Walter Dean Myers, author of more than 100 books for children and teens, passed away on July 1st at the age of 76. Myers wrote with depth and authenticity. His novels included realistic characters, and he didn’t avoid difficult topics. In his Michael L. Printz Award-winning novel Monster, Myers delves into the world of a 16-year-old boy on trial for murder. His novel Fallen Angels is about a Harlem teen who enlists in the Army and spends a year on active duty on the front lines of the Vietnam War.
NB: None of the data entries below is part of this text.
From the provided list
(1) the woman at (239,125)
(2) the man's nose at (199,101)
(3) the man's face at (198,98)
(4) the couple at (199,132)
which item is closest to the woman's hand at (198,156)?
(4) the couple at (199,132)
Throughout his distinguished career, Myers earned many prestigious awards for his work including two Newbery Honors, three National Book Award nominations and six Coretta Scott King Awards. He was also awarded the Coretta Scott King-Virginia Hamilton Award for Lifetime Achievement, as well as the Margaret A. Edwards Award for lifetime achievement in writing for young adults. In 2012, Myers was named the Library of Congress National Ambassador for Young People's Literature.
A lifelong champion of diversity in children’s literature, Myers passionately addressed the issue in an essay in The New York Times, writing, “Books transmit values. They explore our common humanity. What is the message when some children are not represented in those books?” The essay ended simply, “There is work to be done.” That work will be done in his memory as his legacy is carried on through his writing.